Images and Text By Rick McVicar
In the Gospel of Mark, lakes are provided for the masses while mountains are reserved for Jesus and his crew.
After healing a man with a withered hand, Jesus goes to a lake to meet a crowd. He then goes to a mountainside to choose his disciples (3:7-19, NIV).
Click on the digital watercolor to go to a Youtube animated video praising God's blessings.
The two locations offer a stark contrast between Jesus’ public and private lives. Publicly, Jesus is water. Privately, Jesus is a mountain. These two references to nature provide rich metaphors for who Jesus is. They can be imagined as going hand in hand, as mountains create rapidly flowing streams of water cascading into lakes. Jesus is no Jekyll and Hyde, with the public and private being opposed to each other.
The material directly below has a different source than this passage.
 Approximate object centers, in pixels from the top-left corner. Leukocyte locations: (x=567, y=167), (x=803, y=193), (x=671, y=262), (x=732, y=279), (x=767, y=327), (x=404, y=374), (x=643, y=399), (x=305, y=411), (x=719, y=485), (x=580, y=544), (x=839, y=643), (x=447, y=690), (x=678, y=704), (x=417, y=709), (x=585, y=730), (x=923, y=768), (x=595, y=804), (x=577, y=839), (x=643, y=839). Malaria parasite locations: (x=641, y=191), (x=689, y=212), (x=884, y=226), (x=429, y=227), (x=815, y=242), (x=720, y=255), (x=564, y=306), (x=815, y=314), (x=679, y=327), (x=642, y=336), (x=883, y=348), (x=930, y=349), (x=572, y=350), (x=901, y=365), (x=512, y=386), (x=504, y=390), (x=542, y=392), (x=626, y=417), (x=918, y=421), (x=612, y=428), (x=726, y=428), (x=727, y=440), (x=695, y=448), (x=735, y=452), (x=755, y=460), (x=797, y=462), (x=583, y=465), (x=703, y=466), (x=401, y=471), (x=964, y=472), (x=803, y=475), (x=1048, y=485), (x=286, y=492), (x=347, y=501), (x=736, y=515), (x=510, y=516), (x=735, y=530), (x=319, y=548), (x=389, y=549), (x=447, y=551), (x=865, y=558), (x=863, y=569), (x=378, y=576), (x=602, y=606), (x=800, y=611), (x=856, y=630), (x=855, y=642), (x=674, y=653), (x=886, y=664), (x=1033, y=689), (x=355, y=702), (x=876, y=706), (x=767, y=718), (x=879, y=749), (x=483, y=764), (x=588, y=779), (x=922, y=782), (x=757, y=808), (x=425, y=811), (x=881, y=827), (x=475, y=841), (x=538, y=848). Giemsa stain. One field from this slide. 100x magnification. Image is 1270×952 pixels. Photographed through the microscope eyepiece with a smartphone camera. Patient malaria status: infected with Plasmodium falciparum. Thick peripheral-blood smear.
Instead. the strength of Jesus’ private life, majestic as a mountain, provides the terrain needed to create nourishing lakes.
Jesus provides nourishment by a lake when he heals sick people in a gathered crowd. People have come from several regions to meet Jesus. There are so many people that Jesus must board a boat to have a place to sit so he is not crushed by the crowd (3:7-10, NIV). He offers healing while perched on the boat by touching people, who are “pushing forward” against each other (3:10).
After living through the COVOD-19 pandemic, we all know how this story might take a wrong turn. An outbreak of contagious diseases is likely to occur when people return home. Apparently, the writer of Mark is completely unaware of germs and how diseases are spread.
So are we to give Jesus a pass at possibly doing more harm than good when he goes on a healing mission? After all, he could not be expected to know about diseases. In the time he lived, discases were explained by demons. Why should we expect Jesus to know about germs?
I don’t know, can we be expected to know how the use of fossil fuels impacts our planet’s atmosphere? Isn’t climate denying the same as germ denying? Oh, we’ve been through that too with the COVID-19 pandemic, such as seen in the backlash against masks and vaccines.
Jesus healing throngs of people pushed up against each other raises thorny issues for us. I take it that’s the whole purpose of Mark’s writing.
With these thoughts in mind, I hope you maintain artful health.